EXERCISE DIRECTIONS:
From the material below, extract every line that contains the string "nose".
==*==
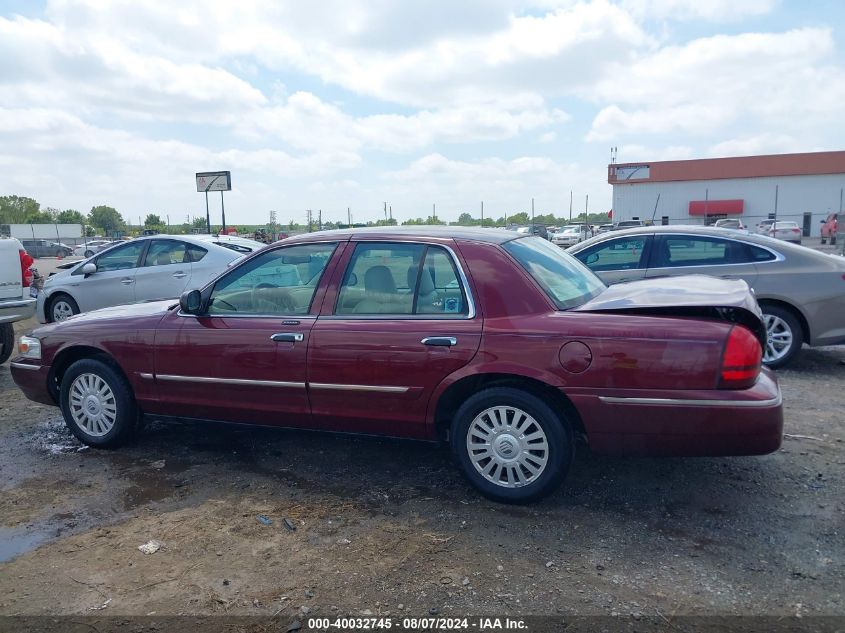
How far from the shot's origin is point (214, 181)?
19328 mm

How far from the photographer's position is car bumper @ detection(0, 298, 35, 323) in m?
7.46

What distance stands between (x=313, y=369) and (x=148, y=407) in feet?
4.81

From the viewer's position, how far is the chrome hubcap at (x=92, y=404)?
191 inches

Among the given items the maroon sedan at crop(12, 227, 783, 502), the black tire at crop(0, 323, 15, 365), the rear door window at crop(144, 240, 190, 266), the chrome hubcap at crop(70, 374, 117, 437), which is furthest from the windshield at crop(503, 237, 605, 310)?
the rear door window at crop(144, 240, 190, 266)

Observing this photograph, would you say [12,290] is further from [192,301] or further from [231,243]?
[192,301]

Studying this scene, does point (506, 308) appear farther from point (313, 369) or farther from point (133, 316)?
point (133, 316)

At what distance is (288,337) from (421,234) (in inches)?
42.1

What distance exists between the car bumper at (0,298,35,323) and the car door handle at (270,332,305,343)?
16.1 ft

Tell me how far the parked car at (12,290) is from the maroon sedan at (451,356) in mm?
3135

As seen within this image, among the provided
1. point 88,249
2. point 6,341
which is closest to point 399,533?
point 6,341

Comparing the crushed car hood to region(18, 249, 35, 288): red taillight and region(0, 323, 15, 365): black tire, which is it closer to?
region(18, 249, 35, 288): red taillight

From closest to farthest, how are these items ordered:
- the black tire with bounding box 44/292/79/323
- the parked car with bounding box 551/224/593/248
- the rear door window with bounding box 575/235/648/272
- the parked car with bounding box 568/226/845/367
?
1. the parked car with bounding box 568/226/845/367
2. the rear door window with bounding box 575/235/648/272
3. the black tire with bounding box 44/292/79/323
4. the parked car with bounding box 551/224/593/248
==*==
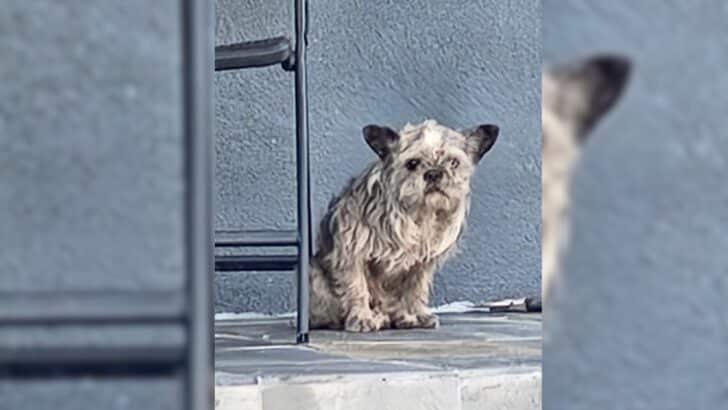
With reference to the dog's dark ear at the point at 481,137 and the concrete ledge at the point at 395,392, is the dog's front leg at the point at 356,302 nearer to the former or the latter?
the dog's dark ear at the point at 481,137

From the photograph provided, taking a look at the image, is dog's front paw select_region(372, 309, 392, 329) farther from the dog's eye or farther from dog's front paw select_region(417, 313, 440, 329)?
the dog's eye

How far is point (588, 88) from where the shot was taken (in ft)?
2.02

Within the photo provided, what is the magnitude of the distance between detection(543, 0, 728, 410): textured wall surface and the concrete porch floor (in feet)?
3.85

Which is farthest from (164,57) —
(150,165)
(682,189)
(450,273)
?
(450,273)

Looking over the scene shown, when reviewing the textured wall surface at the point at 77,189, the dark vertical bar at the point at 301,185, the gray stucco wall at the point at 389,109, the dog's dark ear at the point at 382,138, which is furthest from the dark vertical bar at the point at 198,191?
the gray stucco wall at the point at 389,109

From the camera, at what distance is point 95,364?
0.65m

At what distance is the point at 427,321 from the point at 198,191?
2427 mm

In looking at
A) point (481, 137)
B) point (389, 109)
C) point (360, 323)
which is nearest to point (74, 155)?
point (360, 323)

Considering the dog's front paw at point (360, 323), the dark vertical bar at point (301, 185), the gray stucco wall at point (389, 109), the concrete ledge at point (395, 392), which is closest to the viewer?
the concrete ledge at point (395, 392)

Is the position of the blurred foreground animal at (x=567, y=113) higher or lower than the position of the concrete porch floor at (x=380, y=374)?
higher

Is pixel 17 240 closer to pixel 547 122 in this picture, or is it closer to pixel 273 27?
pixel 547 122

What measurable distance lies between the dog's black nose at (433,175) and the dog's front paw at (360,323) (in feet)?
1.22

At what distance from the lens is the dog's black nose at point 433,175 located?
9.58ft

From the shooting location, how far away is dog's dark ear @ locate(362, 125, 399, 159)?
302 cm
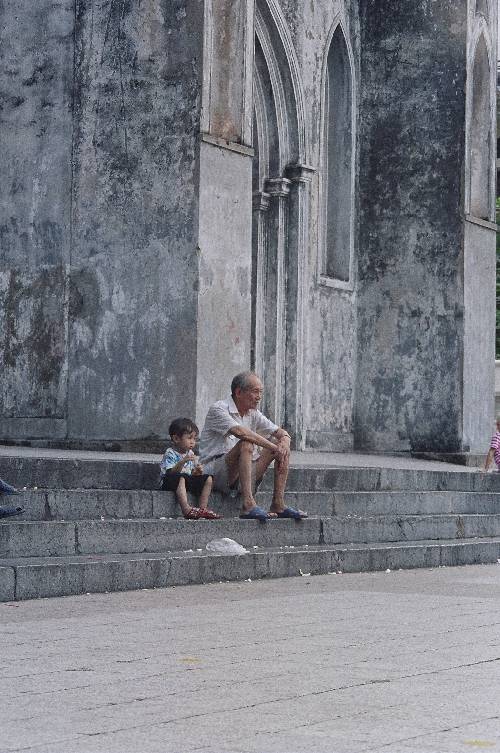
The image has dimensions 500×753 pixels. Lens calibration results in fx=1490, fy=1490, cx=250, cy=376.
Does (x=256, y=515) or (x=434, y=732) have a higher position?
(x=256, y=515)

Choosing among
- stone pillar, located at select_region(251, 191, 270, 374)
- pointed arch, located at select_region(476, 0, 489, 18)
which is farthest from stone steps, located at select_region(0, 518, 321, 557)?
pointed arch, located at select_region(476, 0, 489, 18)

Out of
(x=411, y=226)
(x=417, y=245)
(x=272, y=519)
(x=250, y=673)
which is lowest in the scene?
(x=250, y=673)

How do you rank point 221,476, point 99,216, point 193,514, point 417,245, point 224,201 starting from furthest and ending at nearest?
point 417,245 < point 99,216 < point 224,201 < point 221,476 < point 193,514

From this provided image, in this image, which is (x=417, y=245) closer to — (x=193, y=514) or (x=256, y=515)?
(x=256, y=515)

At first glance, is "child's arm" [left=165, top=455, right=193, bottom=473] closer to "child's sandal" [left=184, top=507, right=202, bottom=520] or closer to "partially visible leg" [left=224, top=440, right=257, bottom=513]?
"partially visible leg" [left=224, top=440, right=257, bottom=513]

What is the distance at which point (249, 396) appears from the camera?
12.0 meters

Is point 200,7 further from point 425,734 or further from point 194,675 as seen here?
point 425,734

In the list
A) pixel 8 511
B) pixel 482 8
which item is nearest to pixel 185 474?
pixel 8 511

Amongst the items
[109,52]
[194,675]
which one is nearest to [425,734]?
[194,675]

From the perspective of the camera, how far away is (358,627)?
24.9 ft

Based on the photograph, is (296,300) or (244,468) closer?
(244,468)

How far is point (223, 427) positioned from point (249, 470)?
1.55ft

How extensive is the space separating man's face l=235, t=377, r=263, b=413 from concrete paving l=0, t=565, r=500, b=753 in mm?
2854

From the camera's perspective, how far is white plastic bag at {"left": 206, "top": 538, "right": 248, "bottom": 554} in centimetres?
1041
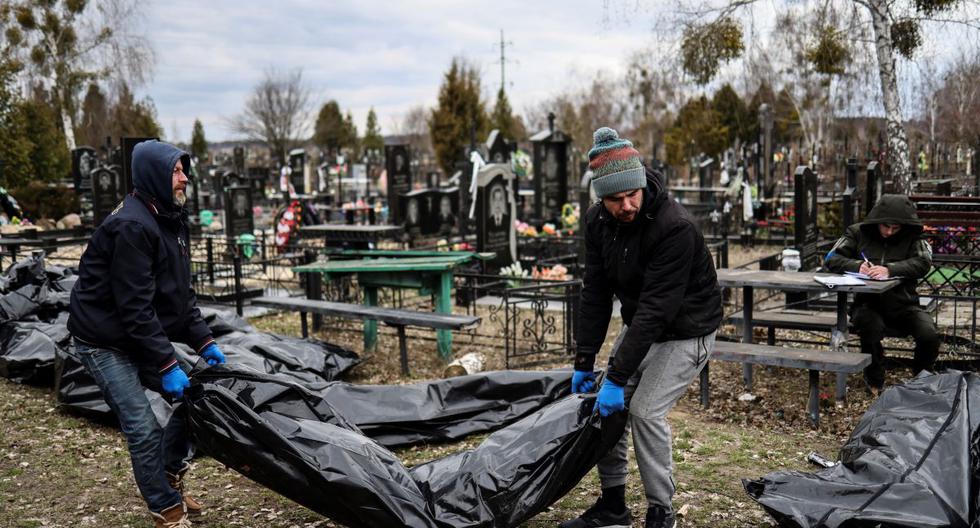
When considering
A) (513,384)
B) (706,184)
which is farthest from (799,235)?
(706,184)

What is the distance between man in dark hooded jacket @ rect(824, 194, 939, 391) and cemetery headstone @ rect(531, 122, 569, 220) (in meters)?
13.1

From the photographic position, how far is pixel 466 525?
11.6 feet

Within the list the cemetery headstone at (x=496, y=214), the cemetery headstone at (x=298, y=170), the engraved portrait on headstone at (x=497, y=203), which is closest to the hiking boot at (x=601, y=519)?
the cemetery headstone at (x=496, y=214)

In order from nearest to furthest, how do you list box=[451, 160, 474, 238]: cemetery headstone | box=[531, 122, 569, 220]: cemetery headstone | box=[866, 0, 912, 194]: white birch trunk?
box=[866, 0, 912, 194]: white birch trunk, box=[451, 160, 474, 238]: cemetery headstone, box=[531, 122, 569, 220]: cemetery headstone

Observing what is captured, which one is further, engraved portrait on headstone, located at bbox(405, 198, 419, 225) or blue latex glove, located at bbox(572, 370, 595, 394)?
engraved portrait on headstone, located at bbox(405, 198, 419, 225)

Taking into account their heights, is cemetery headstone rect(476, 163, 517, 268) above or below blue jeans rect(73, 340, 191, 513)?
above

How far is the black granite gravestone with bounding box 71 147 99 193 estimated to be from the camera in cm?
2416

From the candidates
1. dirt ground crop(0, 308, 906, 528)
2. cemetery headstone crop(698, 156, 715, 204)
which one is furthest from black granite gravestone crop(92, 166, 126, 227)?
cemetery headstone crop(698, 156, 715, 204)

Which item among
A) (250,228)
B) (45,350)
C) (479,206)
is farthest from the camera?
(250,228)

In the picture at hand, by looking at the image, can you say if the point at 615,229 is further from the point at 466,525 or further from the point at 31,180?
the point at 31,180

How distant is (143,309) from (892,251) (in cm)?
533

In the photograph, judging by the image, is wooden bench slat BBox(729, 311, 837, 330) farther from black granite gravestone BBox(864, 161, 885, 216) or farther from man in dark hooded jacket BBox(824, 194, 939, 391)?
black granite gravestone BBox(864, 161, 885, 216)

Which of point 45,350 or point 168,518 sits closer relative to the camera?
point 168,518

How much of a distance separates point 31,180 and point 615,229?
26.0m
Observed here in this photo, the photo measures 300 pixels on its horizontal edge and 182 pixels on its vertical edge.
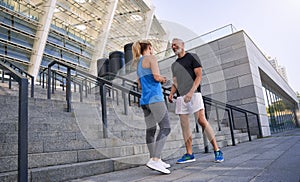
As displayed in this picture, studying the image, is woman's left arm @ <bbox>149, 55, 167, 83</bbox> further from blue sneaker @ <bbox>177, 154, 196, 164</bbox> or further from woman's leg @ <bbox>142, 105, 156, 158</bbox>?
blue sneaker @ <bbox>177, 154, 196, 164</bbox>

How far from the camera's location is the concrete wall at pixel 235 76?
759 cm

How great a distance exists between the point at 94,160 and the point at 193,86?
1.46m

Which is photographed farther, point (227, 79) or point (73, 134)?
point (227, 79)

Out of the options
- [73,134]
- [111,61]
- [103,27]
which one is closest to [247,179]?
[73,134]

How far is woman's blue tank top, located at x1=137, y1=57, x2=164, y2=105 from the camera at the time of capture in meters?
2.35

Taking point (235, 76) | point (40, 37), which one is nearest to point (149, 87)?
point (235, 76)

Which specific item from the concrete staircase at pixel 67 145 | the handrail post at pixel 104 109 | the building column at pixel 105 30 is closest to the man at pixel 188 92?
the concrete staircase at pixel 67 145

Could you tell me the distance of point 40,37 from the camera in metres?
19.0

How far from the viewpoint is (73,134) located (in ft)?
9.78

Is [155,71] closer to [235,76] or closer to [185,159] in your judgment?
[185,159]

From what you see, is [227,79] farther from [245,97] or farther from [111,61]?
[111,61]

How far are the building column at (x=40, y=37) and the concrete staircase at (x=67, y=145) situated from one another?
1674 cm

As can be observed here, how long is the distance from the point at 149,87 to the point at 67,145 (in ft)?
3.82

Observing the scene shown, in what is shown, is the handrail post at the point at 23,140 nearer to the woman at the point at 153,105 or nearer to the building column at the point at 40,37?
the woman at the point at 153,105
==*==
RESULT OF THIS TASK:
What measurable distance lies between the dog's black nose at (433,175) and the dog's front paw at (360,323) (in feet)?
At what distance from the lens is the dog's black nose at point 433,175 located?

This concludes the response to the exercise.